Your mind is the garden, your
thoughts are the seeds, the harvest can either be flowers or weeds. — William
Wordsworth

Thursday, July 2, 2009

Bunny Milk

Well, so mornings have been a fight for awhile now.

Apparently my kids do not want to drink milk...not even chocolate milk anymore.

But because I'm just SOOOO mean they must finish one cup of milk before they can leave the breakfast table.


Now, every once in awhile we get donuts for breakfast...and at the donut shop they sell

Bunny Milk!!


Now, for SOME reason my kids will drink 3 cups of Bunny Milk without a second thought.

As a matter of fact, the other day while I was out getting donuts Dad made their chocolate milk not knowing I was buying Bunny Milk too....As soon as I got home and told them I had Bunny Milk they ran and grabbed their cups off the counter and DOWNED them...then asked for more. Yup, those cups that Dad had made....you know the ones that WEREN'T Bunny Milk at all.


HMMMMMM.

My Mean Old Mommy brain kicked in.


We now have an ENDLESS supply of Bunny Milk!!



Wanna guess what's in the bottle??



yup





looks like Bunny Milk to me!

heh heh heh

Mean
Old
Mommy

am I!!

12 comments:

ellen b. said...

Very cost effective too! Way to use your head MM!

Linda said...

Brilliant! I actually have a bunny milk bottle myself that I use when I need to take milk to work with me for cereal. They have great reusuable containers!

Stephanie D. said...

Motherhood is such a deceptive occupation.

I used to tell DD raisins were candy and she believed me until she went to daycare and learned otherwise. I tell her raisins are nature's candy, and that I didn't lie to her, but she never forgave me.

She won't eat raisins to this day.

I wish I'd been smart enough to store them in some kind of candy container.

Evansmom said...

I have told my son for years that MOM stands for Mean Old Mom! We think alike!

Lori in South Dakota said...

I had a friend who came from a big farming family, and her parents used to tell her liver was steak! Had all the kids fooled for years.

Pam said...

Not mean but sneaky!! Very clever MOM!

Mrs4444 said...

That is hilarious! Pure genius.

Anne said...

Very smart!
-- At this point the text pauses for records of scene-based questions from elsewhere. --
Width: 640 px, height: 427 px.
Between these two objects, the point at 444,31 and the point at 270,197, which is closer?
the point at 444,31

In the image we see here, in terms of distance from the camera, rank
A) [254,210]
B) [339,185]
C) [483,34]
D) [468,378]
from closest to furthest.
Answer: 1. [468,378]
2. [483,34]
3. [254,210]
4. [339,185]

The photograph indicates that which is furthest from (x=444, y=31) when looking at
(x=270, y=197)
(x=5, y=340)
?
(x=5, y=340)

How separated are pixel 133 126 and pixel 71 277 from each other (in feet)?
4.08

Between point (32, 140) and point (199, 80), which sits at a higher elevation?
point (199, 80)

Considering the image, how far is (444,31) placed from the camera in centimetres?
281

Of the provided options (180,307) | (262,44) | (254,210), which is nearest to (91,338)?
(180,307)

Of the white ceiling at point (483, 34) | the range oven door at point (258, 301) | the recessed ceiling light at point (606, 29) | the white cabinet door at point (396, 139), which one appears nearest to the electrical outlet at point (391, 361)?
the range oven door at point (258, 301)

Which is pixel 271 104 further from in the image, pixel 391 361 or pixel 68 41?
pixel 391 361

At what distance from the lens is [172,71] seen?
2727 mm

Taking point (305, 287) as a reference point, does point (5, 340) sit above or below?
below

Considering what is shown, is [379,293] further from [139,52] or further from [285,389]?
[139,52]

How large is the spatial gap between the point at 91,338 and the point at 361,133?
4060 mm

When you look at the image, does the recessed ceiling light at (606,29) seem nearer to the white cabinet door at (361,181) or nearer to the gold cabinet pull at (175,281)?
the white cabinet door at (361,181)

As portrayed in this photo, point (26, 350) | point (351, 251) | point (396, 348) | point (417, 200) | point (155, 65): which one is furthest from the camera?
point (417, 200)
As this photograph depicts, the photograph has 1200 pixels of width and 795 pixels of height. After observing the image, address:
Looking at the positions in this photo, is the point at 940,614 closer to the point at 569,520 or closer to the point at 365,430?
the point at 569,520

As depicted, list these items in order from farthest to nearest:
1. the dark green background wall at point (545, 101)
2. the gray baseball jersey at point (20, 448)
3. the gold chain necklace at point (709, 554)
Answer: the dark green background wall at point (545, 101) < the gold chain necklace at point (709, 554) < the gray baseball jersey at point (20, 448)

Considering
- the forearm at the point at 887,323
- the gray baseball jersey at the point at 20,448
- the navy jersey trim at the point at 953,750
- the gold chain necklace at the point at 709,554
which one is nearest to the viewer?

You know I am a nutritionist for the WIC program, I think I will be sharing your story with my clients if you don't mind!

Whatever works, use it!

Thanks for your kind remarks on my post! I'm glad to get to know you!

Mary said...

What a great idea!

Anonymous said...

Foolery as such also works on some hurbands ie. the ones that don't like "lite" as in ranch dressing. Save the original bottle and refill with lite. Just don't get caught.

diana said...

you may be mean... but you're as smart as they come =)

Lisa said...

Oh, now, that's not mean at all! You're a very nice Mommy! And a smart one!